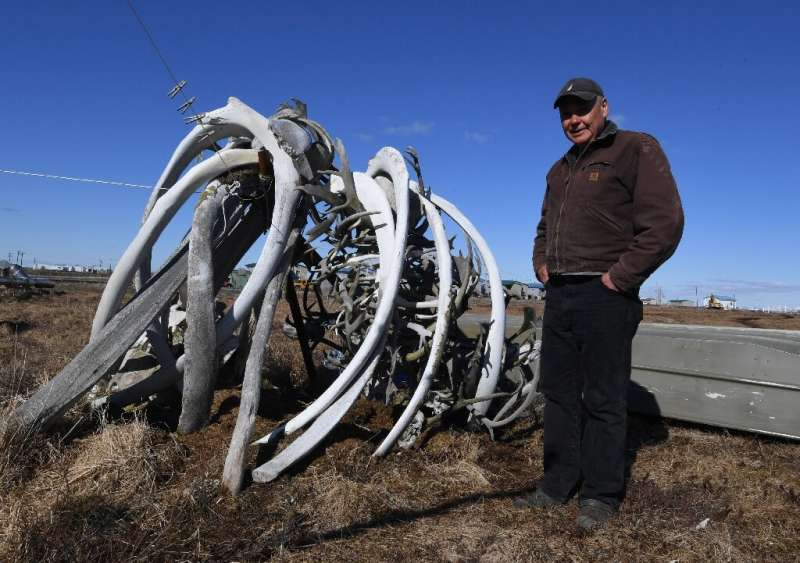 Willard Church Jr., a member of the Yupik Eskimo community, stands next to old whale bones outside his house in the town of Quin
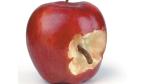 Vorsicht Phishing-Mails: Mit iPhone 6 und iWatch auf falsche Apple-Seite gelockt - Foto: James Steidl/Fotolia.com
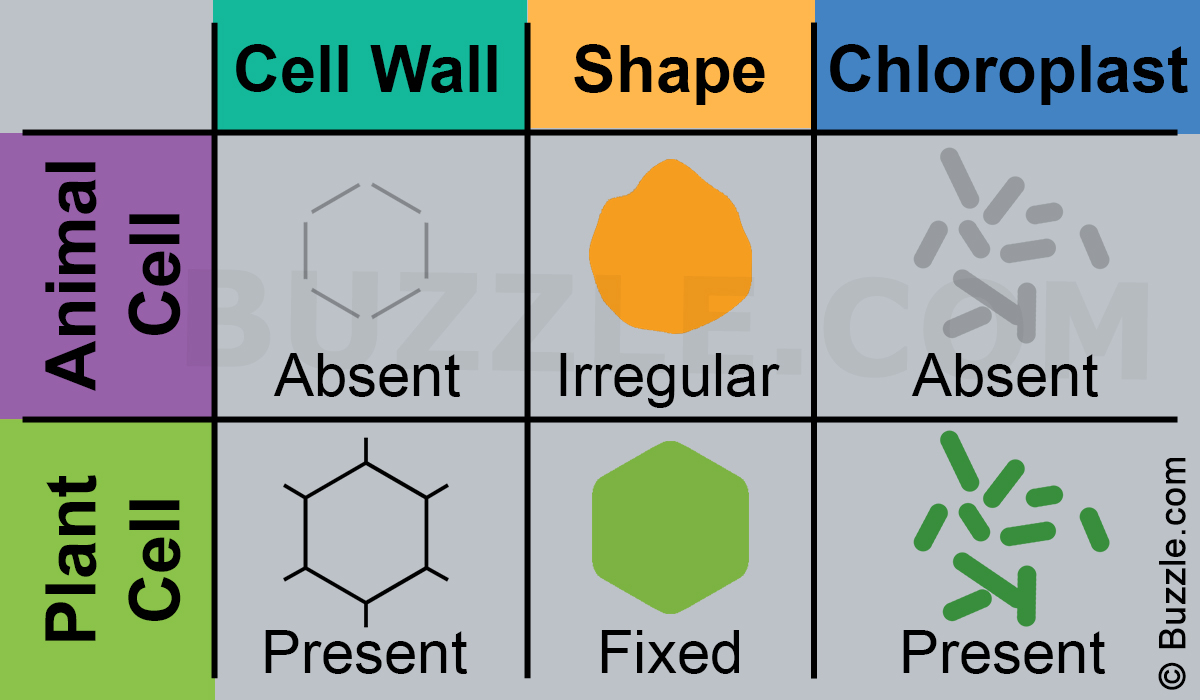 Plant And Animal Cell Diagram A Brief Comparison Of Plant Cell Vs Animal Cell
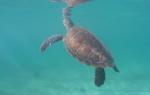Tortuga en Riviera Maya
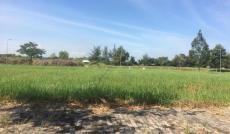 Đất nền KDC Phú Xuân, Nhà Bè, giá tốt nhất chỉ 20tr/m2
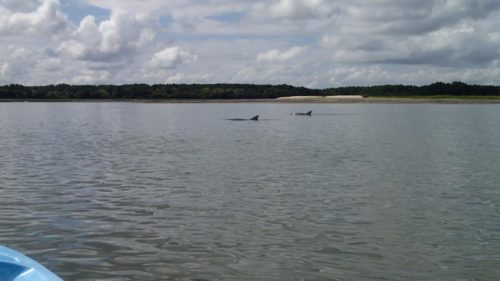 Dolphins in Skull Creek, between Pinckney Island and Hilton Head Island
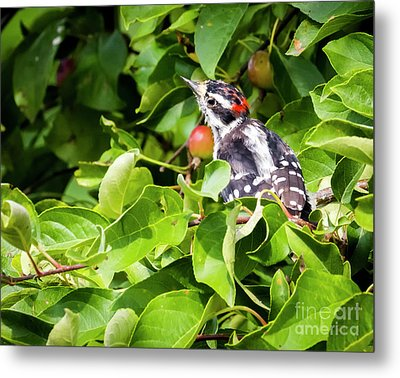 Metal Print featuring the photograph Little Downy Woodpecker  by Ricky L Jones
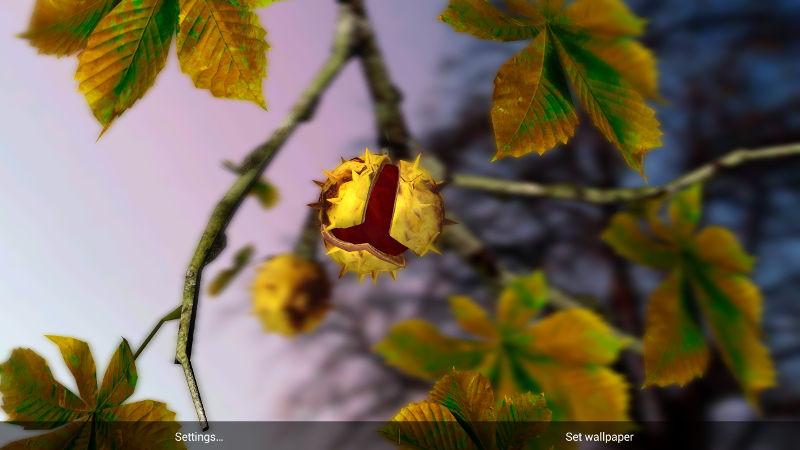 1413276576_autumn-leaves-hd-in-gyro-3d-parallax-2.jpg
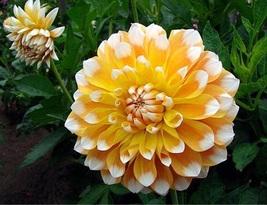 BEST PRICE 50 Seeds Different Types of Dahlia Flower,DIY Flower Seeds E3238 DG - $6.60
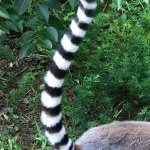 The Walking With Lemurs tour was beyond amazing! This ring-tailed lemur was extremely photogenic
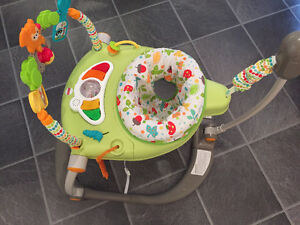 BRAND NEW CONDITION jumperoo (Fisher Price) used twice only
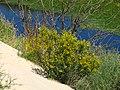 Растительность песчаных кучугуров Лысого острова.jpg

→ **DIRECTIONS FOR THIS TASK**
Without the pictures, write out every line above exactly as it appears.

→ **TASK RESPONSE**
 Willard Church Jr., a member of the Yupik Eskimo community, stands next to old whale bones outside his house in the town of Quin
 Vorsicht Phishing-Mails: Mit iPhone 6 und iWatch auf falsche Apple-Seite gelockt - Foto: James Steidl/Fotolia.com
 Plant And Animal Cell Diagram A Brief Comparison Of Plant Cell Vs Animal Cell
Tortuga en Riviera Maya
 Đất nền KDC Phú Xuân, Nhà Bè, giá tốt nhất chỉ 20tr/m2
 Dolphins in Skull Creek, between Pinckney Island and Hilton Head Island
 Metal Print featuring the photograph Little Downy Woodpecker  by Ricky L Jones
 1413276576_autumn-leaves-hd-in-gyro-3d-parallax-2.jpg
 BEST PRICE 50 Seeds Different Types of Dahlia Flower,DIY Flower Seeds E3238 DG - $6.60
 The Walking With Lemurs tour was beyond amazing! This ring-tailed lemur was extremely photogenic
 BRAND NEW CONDITION jumperoo (Fisher Price) used twice only
 Растительность песчаных кучугуров Лысого острова.jpg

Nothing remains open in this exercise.